The Orange Emperor has a huge hard on to make Ukraine suffer ever since it led to his first impeachment. Zelenski didn't kiss the ring so down they go.
10% is the hard minimum, nobody has less than 10%, so ergo 10% is actually the most favourable rate.
Even the UK gets 10% which is truly mad given we have balanced trade and tarrifs (if anything the US tariffed the UK more than they did them).
^So essentially MAX(10%,(imports-exports)/imports)
6 replies →
Then that list is wildly inaccurate. Norfolk Island hasn’t been an external territory of Australia for some time (about a decade) - it is literally part of the Australian Capital Territory and they vote in the electorate of Bean.
The Trump admin couldn’t arrange a pissup in a brewery.

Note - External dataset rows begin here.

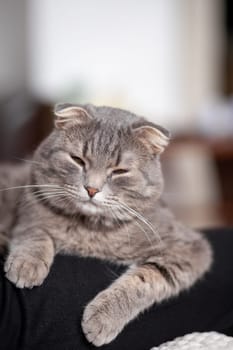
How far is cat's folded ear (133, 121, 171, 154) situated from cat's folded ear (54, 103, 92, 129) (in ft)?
0.42

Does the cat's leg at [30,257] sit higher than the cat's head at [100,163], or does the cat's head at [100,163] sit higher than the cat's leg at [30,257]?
the cat's head at [100,163]

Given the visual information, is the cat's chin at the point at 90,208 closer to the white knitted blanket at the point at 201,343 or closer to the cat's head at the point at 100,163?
the cat's head at the point at 100,163

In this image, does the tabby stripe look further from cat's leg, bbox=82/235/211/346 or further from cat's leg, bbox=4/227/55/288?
cat's leg, bbox=4/227/55/288

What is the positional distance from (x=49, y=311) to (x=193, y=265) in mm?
495

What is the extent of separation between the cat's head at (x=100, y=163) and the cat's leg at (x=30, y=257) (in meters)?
0.10

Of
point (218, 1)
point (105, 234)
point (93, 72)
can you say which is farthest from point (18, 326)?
point (218, 1)

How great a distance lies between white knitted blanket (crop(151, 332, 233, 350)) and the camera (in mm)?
Answer: 1183

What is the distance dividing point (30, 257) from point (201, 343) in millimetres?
416

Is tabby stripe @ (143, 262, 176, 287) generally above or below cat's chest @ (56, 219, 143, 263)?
below

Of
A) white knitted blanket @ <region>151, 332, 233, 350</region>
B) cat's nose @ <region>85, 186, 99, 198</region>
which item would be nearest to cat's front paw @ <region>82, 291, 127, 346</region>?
white knitted blanket @ <region>151, 332, 233, 350</region>

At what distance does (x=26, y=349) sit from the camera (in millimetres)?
1137

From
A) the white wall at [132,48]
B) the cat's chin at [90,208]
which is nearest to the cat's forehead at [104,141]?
the cat's chin at [90,208]

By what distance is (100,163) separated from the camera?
1448 mm

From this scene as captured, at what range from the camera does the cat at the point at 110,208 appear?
1.43 m
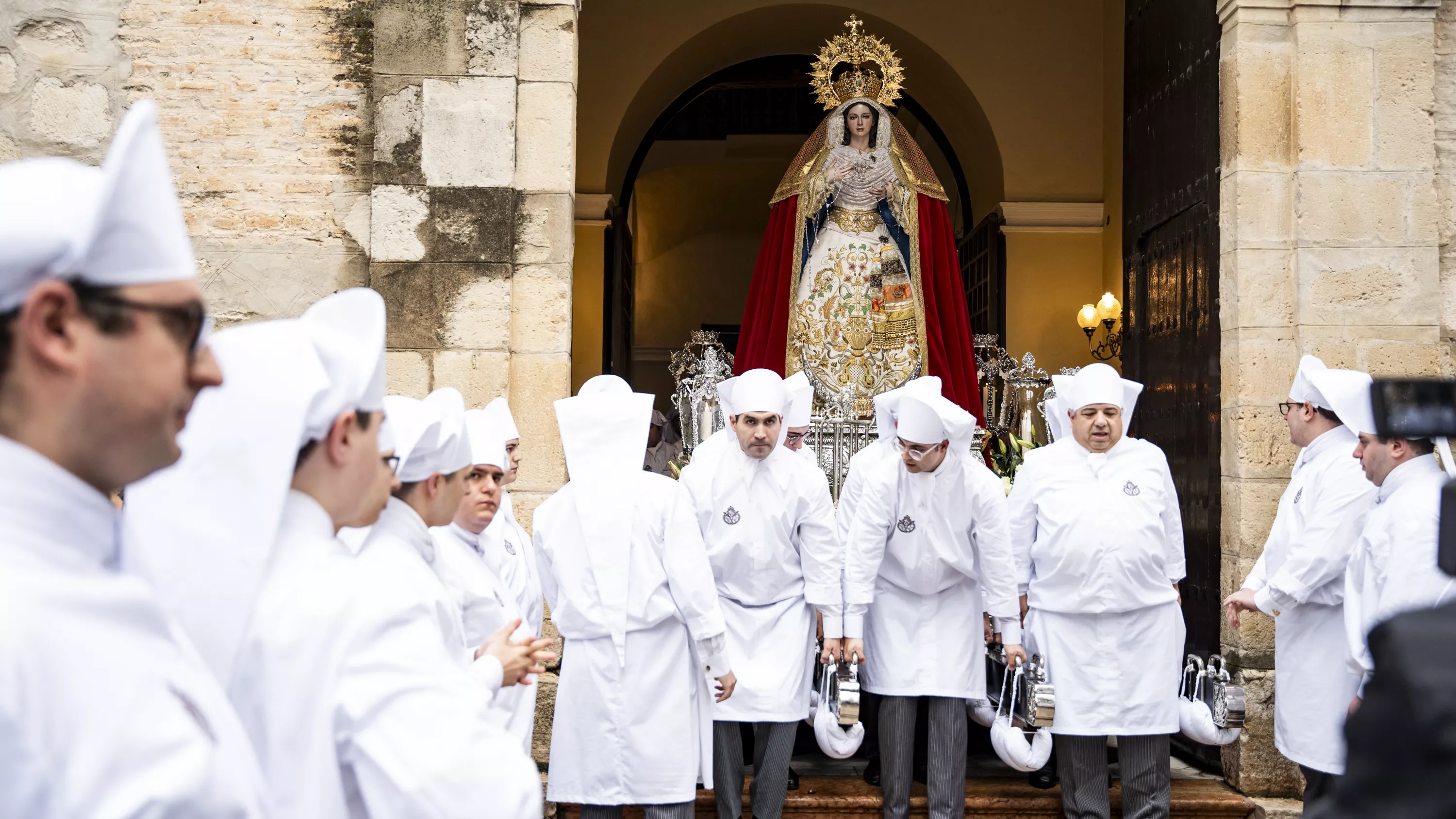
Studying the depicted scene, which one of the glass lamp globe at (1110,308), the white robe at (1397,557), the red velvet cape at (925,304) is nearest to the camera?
the white robe at (1397,557)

I've seen a suggestion that they're using ccTLDs.
Which might explain why the British Indian Ocean Territory - population, one US military base - has such a high tariff. The BIOT, aka Diego Garcia, has the ccTLD .io.

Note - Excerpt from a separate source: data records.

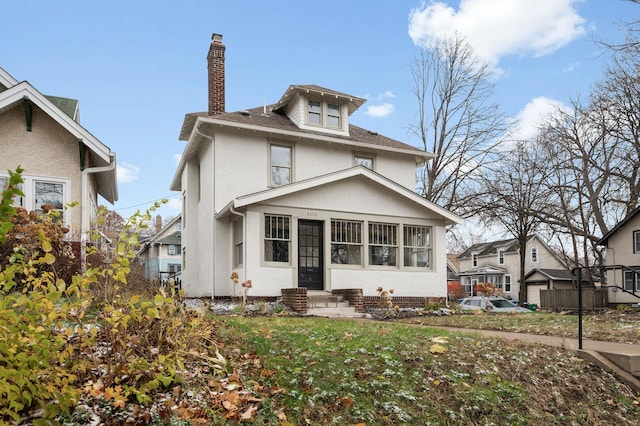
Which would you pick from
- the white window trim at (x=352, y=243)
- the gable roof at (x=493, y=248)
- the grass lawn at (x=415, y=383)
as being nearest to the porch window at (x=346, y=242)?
the white window trim at (x=352, y=243)

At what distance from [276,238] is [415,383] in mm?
11417

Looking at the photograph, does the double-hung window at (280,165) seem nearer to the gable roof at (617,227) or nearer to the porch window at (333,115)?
the porch window at (333,115)

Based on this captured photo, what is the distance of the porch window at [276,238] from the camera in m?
16.3

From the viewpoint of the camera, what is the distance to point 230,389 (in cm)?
471

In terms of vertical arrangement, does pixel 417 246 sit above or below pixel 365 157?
below

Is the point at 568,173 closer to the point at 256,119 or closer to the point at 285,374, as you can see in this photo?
the point at 256,119

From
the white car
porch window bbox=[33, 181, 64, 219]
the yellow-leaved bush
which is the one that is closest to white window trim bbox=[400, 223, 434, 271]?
the white car

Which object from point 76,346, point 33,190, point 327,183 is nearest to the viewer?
point 76,346

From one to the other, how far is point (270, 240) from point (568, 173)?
2100cm

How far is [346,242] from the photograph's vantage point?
1748cm

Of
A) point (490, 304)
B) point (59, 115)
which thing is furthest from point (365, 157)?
point (59, 115)

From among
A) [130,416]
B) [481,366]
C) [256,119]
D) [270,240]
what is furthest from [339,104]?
[130,416]

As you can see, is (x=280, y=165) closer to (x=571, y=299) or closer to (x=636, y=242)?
(x=571, y=299)

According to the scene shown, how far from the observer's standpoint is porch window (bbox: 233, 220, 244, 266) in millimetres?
16788
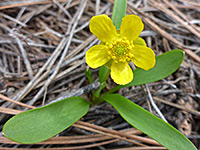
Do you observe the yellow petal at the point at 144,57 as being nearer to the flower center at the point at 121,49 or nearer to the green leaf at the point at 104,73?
the flower center at the point at 121,49

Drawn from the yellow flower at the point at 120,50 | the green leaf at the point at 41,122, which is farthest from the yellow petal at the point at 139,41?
the green leaf at the point at 41,122

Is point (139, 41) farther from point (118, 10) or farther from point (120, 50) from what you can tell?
point (118, 10)

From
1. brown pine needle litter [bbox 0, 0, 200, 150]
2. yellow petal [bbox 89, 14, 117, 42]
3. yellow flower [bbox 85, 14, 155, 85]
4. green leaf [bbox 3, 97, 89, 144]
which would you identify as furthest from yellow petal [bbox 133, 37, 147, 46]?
green leaf [bbox 3, 97, 89, 144]

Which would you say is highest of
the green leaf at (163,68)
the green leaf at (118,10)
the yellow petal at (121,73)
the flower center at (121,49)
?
the green leaf at (118,10)

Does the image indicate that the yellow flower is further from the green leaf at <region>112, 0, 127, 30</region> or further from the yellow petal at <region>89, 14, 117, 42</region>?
the green leaf at <region>112, 0, 127, 30</region>

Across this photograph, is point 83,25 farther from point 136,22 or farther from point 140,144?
point 140,144

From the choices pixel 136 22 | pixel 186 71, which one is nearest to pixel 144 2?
pixel 186 71
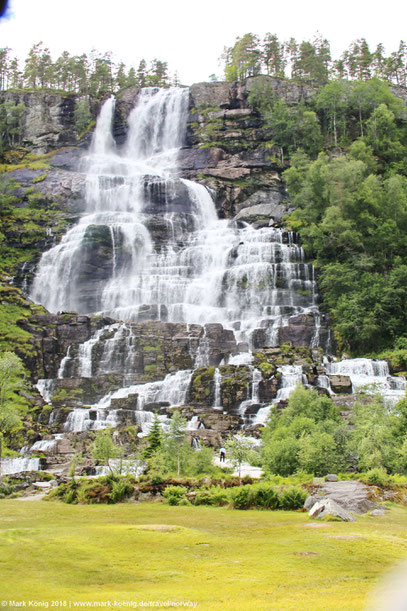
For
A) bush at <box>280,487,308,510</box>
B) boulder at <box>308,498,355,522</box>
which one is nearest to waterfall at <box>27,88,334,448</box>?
bush at <box>280,487,308,510</box>

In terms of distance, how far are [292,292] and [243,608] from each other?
1996 inches

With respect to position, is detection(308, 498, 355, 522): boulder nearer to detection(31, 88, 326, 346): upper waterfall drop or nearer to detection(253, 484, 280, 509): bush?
detection(253, 484, 280, 509): bush

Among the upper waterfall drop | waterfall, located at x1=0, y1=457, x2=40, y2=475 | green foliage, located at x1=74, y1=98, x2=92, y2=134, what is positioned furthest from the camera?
green foliage, located at x1=74, y1=98, x2=92, y2=134

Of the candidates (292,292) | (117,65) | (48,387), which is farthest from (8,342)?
(117,65)

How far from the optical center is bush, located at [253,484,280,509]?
15.9m

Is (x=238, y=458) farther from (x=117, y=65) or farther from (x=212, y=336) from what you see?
(x=117, y=65)

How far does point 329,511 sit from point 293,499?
8.44ft

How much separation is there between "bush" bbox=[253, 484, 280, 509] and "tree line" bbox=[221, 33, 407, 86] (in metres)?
92.7

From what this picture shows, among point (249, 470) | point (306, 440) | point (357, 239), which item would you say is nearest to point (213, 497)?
point (306, 440)

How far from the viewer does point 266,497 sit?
1593 centimetres

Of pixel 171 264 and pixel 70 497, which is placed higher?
pixel 171 264

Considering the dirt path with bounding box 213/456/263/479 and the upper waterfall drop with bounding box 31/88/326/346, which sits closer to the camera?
the dirt path with bounding box 213/456/263/479

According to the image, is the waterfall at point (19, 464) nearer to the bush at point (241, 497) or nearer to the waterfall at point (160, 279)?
the waterfall at point (160, 279)

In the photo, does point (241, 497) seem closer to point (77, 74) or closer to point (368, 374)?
point (368, 374)
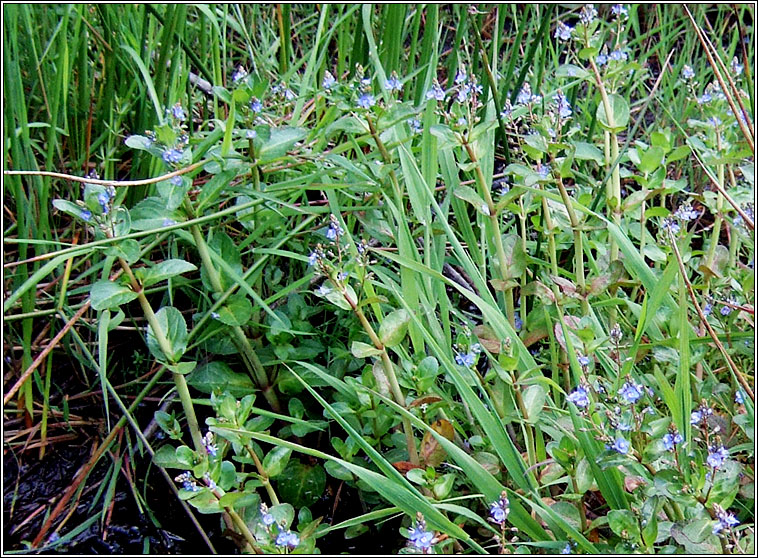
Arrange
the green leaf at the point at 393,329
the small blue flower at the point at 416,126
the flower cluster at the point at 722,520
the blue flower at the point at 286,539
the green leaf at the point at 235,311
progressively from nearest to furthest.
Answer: the flower cluster at the point at 722,520 → the blue flower at the point at 286,539 → the green leaf at the point at 393,329 → the green leaf at the point at 235,311 → the small blue flower at the point at 416,126

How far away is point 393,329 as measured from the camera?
1072 mm

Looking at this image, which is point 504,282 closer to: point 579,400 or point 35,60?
point 579,400

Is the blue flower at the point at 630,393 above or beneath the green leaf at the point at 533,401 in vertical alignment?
above

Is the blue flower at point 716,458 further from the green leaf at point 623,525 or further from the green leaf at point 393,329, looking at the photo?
the green leaf at point 393,329

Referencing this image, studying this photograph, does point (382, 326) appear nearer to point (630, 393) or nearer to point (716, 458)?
point (630, 393)

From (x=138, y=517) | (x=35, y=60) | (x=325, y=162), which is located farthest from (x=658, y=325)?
(x=35, y=60)

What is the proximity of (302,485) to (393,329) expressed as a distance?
1.11 ft

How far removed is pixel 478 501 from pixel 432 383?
221mm

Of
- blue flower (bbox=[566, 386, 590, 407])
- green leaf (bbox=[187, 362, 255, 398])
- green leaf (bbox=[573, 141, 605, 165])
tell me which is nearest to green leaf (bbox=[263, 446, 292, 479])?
green leaf (bbox=[187, 362, 255, 398])

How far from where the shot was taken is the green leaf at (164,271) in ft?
3.56

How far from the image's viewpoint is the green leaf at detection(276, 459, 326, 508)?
1246 mm

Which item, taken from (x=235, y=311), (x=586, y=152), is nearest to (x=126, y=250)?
(x=235, y=311)

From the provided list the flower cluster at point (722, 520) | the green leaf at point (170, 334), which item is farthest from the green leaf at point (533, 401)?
the green leaf at point (170, 334)

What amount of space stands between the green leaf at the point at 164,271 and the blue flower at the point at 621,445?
1.93ft
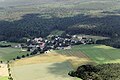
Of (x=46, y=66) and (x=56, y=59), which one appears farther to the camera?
(x=56, y=59)

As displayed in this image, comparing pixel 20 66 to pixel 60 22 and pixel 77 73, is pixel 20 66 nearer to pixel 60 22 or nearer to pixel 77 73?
pixel 77 73

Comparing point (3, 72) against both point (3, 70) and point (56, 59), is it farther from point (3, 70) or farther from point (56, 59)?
point (56, 59)

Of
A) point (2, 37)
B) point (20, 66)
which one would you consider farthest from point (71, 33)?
point (20, 66)

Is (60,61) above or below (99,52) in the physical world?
above

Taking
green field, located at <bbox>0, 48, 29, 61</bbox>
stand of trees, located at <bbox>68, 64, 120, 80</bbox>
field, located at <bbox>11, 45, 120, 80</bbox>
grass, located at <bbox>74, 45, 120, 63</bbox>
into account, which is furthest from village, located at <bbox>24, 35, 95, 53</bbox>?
stand of trees, located at <bbox>68, 64, 120, 80</bbox>

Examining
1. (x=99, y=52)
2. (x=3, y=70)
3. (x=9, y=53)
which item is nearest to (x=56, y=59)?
(x=99, y=52)

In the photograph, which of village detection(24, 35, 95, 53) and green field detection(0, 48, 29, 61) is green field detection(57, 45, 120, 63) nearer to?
village detection(24, 35, 95, 53)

In that case, where is the tariff rate for USSR (.su)?
10% on British Indian Ocean Territories, whose sole inhabitants are US soldiers at the Diego Garcia base.

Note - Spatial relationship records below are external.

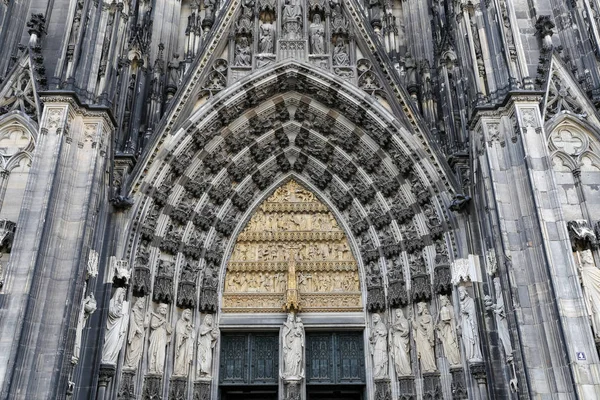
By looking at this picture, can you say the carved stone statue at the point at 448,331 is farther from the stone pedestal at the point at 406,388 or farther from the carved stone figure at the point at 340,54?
the carved stone figure at the point at 340,54

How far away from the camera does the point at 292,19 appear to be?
14.0m

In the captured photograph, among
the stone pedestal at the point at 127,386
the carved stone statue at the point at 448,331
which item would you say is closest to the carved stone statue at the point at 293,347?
the carved stone statue at the point at 448,331

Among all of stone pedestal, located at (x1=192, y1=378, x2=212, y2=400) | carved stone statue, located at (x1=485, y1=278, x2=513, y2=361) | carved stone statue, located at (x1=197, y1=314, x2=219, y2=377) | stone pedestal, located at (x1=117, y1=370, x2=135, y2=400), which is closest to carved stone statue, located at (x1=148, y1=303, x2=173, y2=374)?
stone pedestal, located at (x1=117, y1=370, x2=135, y2=400)

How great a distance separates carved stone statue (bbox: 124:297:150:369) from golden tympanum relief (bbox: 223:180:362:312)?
82.1 inches

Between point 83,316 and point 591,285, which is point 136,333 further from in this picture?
point 591,285

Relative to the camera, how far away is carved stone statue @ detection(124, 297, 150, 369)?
10836 millimetres

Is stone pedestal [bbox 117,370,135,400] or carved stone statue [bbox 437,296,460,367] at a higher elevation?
carved stone statue [bbox 437,296,460,367]

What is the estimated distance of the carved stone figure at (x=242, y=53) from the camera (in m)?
13.6

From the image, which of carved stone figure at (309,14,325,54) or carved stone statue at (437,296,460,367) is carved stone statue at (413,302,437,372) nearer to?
carved stone statue at (437,296,460,367)

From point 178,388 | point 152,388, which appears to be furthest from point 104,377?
point 178,388

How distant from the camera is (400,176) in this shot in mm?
12766

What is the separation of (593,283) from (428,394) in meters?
3.84

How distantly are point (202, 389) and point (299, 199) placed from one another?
16.4ft

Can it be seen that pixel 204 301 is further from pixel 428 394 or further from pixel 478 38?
pixel 478 38
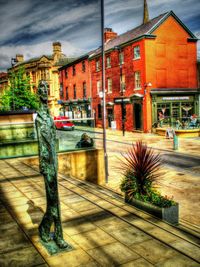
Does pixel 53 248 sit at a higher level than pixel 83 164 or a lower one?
lower

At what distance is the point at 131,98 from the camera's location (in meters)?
31.5

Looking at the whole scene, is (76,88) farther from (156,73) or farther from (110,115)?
(156,73)

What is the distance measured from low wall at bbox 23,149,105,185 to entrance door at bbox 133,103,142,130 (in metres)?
19.2

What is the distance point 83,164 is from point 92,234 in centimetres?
600

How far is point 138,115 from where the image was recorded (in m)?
30.8

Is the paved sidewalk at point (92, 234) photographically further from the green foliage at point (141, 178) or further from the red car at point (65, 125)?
the red car at point (65, 125)

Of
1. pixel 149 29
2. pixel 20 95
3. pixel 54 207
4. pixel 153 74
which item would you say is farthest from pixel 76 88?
pixel 54 207

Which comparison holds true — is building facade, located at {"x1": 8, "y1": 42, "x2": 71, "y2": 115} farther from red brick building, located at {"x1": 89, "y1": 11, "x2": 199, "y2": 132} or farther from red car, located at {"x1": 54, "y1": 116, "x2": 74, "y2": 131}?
red car, located at {"x1": 54, "y1": 116, "x2": 74, "y2": 131}

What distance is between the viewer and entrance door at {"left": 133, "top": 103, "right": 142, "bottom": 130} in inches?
1192

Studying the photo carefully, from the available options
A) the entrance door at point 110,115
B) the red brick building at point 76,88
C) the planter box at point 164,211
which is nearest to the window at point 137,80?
the entrance door at point 110,115

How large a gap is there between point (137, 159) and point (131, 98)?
2471cm

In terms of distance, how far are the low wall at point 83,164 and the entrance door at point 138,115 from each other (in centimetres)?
1923

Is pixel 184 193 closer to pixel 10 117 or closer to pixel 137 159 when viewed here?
pixel 137 159

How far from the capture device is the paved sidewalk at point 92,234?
433cm
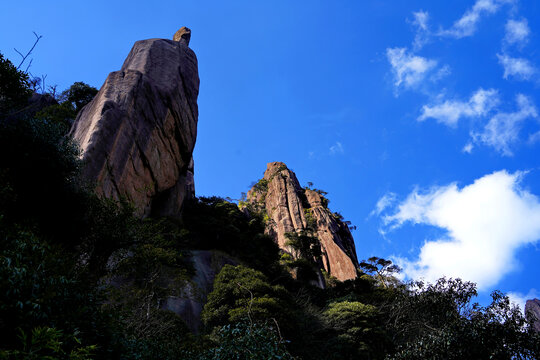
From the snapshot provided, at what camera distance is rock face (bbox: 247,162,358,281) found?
1831 inches

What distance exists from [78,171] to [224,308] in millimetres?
10776

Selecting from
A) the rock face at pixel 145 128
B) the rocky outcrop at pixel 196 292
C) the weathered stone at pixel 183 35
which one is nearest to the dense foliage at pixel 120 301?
the rocky outcrop at pixel 196 292

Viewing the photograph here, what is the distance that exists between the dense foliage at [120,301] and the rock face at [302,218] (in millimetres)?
20194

It's what you get if you let people which don't know what they are doing make decision about things they don't really understand without being open for consulting because they know better using only oversimplified statistics which often don't tell even half the story.
Or at lest it looks a lot like this, honestly from its patterns it looks a lot like the decision making done at a previous employee where someone who was expert in one field got a lot of decision power and decided they now know better in every field and dear anyone says otherwise.
Isn't this just common sense? I mean, if there are no people/production/imports in a certain territory, it doesn't mean that all of this won't appear there literally tomorrow, especially when tariffs on goods from these territories are zero.
3 replies →
It's like they pulled a list "All Countries the US Trades With" off wikipedia and used that.
https://en.wikipedia.org/wiki/List_of_the_largest_trading_pa...
Same clowns who made blanket cuts to every Federal dept and then had to walk a bunch of them back. There's no nuance or forethought, or realization of the long term damage they're doing.
Very likely that is literally what they did.
Strictly speaking it also includes some British military and contract staff from other countries (cleaning, landscaping etc, whatever they need).
Where is this list posted by the US Government? These countries aren't in Annex I of the Executive Order.
It has British in the name of course. Gotta tariff those leeches. /s
Probably because the tariff table was put together by an ignorant acolyte. They are not serious people.
> Not to mention 29% tariffs on Norfolk Island. Who hasn’t exported anything to the U.S. in years.
Should have set that to 99% then eh?
Tax the 99% seems pretty accurate.
It's a tariff, it could be infinity percent
Well, you know, you can go even higher, you don't have to stop at 100% :) Infinity is the limit here ;D
Seems like a business opportunity to set up an import company on the Macdonald Islands and sell the goods to the poor folks in Norfolk Island.
If this made any sense to begin with, then not excluding any region at all would make sense. Why leave some area which would become a theoretical middleman in trade just for purpose of tariff evasion? At least they'd be covered from the simple workarounds.
They knew what they were doing. They created a meme, a dead cat.
Then you waste time discussing the unimportant, "funny" topic, while the big picture is ignored.
This is to stop the practice of shipping things to a place, making a small change, then re-exporting from there to avoid tariffs.
Is that commonly done on uninhabited islands? Wouldn’t the shipping cost offset any gains? Where do you even make these small changes if there’s nobody there? And what does the export paperwork look like?
The problem is that the truth, that this was some haphazard nonsense thrown together at the last second using some ChatGPT prompts, is hard to believe, so people try to insert rationality where it doesn’t exist.
2 replies →
That doesn’t hold water if you’re talking about uninhabited Antarctica territories.